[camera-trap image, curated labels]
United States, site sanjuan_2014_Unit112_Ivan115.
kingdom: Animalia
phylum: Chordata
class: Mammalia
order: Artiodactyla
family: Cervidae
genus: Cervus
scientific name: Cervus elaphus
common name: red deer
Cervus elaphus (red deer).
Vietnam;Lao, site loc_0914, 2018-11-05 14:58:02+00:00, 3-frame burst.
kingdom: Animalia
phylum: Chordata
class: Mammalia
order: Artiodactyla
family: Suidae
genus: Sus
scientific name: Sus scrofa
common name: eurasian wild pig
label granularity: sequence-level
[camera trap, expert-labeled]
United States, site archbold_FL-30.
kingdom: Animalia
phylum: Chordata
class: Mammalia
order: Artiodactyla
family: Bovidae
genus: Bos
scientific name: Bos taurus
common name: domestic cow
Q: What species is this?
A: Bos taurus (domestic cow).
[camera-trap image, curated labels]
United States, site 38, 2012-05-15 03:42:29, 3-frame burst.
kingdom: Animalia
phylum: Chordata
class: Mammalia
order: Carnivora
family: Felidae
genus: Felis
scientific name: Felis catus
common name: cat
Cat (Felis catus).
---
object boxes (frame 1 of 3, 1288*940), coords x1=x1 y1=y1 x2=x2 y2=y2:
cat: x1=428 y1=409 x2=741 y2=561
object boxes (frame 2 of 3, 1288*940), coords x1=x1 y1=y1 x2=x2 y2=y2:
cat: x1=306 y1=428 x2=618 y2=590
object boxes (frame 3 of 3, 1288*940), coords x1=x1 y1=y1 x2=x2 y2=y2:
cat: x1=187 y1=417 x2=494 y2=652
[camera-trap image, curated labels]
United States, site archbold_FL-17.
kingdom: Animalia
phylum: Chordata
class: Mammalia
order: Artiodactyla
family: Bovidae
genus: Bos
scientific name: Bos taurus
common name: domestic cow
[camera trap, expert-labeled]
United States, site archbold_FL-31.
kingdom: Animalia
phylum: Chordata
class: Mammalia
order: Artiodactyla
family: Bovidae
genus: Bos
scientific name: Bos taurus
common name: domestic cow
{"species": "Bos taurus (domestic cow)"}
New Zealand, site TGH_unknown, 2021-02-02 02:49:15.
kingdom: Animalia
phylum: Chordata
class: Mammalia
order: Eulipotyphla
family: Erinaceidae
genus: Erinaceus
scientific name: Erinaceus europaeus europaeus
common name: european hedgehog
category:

THE PROBLEM: Each entry above needs to be output exactly.

EXPECTED ANSWER:
[camera-trap image, curated labels]
United States, site sanjuan_2014_Unit112_Ivan115.
kingdom: Animalia
phylum: Chordata
class: Mammalia
order: Artiodactyla
family: Cervidae
genus: Cervus
scientific name: Cervus elaphus
common name: red deer
Cervus elaphus (red deer).
Vietnam;Lao, site loc_0914, 2018-11-05 14:58:02+00:00, 3-frame burst.
kingdom: Animalia
phylum: Chordata
class: Mammalia
order: Artiodactyla
family: Suidae
genus: Sus
scientific name: Sus scrofa
common name: eurasian wild pig
label granularity: sequence-level
[camera trap, expert-labeled]
United States, site archbold_FL-30.
kingdom: Animalia
phylum: Chordata
class: Mammalia
order: Artiodactyla
family: Bovidae
genus: Bos
scientific name: Bos taurus
common name: domestic cow
Q: What species is this?
A: Bos taurus (domestic cow).
[camera-trap image, curated labels]
United States, site 38, 2012-05-15 03:42:29, 3-frame burst.
kingdom: Animalia
phylum: Chordata
class: Mammalia
order: Carnivora
family: Felidae
genus: Felis
scientific name: Felis catus
common name: cat
Cat (Felis catus).
---
object boxes (frame 1 of 3, 1288*940), coords x1=x1 y1=y1 x2=x2 y2=y2:
cat: x1=428 y1=409 x2=741 y2=561
object boxes (frame 2 of 3, 1288*940), coords x1=x1 y1=y1 x2=x2 y2=y2:
cat: x1=306 y1=428 x2=618 y2=590
object boxes (frame 3 of 3, 1288*940), coords x1=x1 y1=y1 x2=x2 y2=y2:
cat: x1=187 y1=417 x2=494 y2=652
[camera-trap image, curated labels]
United States, site archbold_FL-17.
kingdom: Animalia
phylum: Chordata
class: Mammalia
order: Artiodactyla
family: Bovidae
genus: Bos
scientific name: Bos taurus
common name: domestic cow
[camera trap, expert-labeled]
United States, site archbold_FL-31.
kingdom: Animalia
phylum: Chordata
class: Mammalia
order: Artiodactyla
family: Bovidae
genus: Bos
scientific name: Bos taurus
common name: domestic cow
{"species": "Bos taurus (domestic cow)"}
New Zealand, site TGH_unknown, 2021-02-02 02:49:15.
kingdom: Animalia
phylum: Chordata
class: Mammalia
order: Eulipotyphla
family: Erinaceidae
genus: Erinaceus
scientific name: Erinaceus europaeus europaeus
common name: european hedgehog
category:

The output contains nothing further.